**GIVEN TASK**
Extract the lines of the items below, starting at the line that contains "Is pixel 99" and ending at the last line of the items, and reproduce them without any change.
## begin INFORMATION SHOWN
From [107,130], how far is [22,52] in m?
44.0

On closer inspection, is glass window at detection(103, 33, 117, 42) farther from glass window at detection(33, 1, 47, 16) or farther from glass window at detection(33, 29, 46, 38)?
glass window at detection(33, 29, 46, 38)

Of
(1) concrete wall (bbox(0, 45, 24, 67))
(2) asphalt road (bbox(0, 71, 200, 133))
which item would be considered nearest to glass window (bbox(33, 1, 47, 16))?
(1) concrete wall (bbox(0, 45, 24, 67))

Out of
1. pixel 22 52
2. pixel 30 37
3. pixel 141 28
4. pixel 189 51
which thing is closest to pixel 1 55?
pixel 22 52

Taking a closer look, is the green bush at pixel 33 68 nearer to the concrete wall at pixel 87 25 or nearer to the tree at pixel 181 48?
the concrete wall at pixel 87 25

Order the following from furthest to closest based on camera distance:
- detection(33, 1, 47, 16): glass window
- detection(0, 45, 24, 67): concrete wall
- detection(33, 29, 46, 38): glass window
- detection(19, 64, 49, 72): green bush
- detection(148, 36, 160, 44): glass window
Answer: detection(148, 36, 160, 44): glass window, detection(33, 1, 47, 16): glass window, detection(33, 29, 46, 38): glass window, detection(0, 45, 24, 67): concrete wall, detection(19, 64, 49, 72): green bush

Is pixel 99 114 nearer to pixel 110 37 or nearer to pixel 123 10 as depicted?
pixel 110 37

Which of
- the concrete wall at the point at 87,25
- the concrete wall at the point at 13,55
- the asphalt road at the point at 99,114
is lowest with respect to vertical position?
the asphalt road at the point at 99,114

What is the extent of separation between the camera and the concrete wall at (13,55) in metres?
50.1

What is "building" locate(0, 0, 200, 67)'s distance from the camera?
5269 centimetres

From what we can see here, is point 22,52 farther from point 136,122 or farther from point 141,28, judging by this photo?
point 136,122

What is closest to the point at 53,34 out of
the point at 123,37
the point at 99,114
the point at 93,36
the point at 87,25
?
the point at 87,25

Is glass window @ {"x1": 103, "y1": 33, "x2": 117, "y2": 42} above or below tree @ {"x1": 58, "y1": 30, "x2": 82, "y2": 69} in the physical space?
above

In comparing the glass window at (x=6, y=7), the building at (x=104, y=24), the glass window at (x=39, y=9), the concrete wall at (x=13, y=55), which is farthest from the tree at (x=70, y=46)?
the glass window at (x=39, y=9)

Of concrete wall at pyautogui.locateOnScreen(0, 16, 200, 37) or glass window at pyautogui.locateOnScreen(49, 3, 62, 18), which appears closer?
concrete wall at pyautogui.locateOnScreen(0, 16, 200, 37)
## end INFORMATION SHOWN
**WRITTEN ANSWER**
Is pixel 99 114 nearer to pixel 110 37 or nearer to pixel 123 10 as depicted?
pixel 110 37

Which of
- the concrete wall at the point at 87,25
- the concrete wall at the point at 13,55
- the asphalt road at the point at 99,114
is lowest with respect to vertical position?
the asphalt road at the point at 99,114

What is the extent of separation between the camera and the concrete wall at (13,55) in metres?
50.1

What is "building" locate(0, 0, 200, 67)'s distance from the camera?
5269 centimetres

From what we can see here, is point 22,52 farther from point 136,122 or farther from point 141,28, judging by this photo?
point 136,122

What is closest to the point at 53,34 out of
the point at 123,37
the point at 99,114
the point at 93,36
the point at 87,25
?
the point at 87,25

Is glass window @ {"x1": 103, "y1": 33, "x2": 117, "y2": 42} above or below tree @ {"x1": 58, "y1": 30, "x2": 82, "y2": 69} in the physical space?
above

In comparing the glass window at (x=6, y=7), the building at (x=104, y=24), the glass window at (x=39, y=9), the concrete wall at (x=13, y=55), which is farthest from the tree at (x=70, y=46)?
the glass window at (x=39, y=9)

Of concrete wall at pyautogui.locateOnScreen(0, 16, 200, 37) or glass window at pyautogui.locateOnScreen(49, 3, 62, 18), which appears closer?
concrete wall at pyautogui.locateOnScreen(0, 16, 200, 37)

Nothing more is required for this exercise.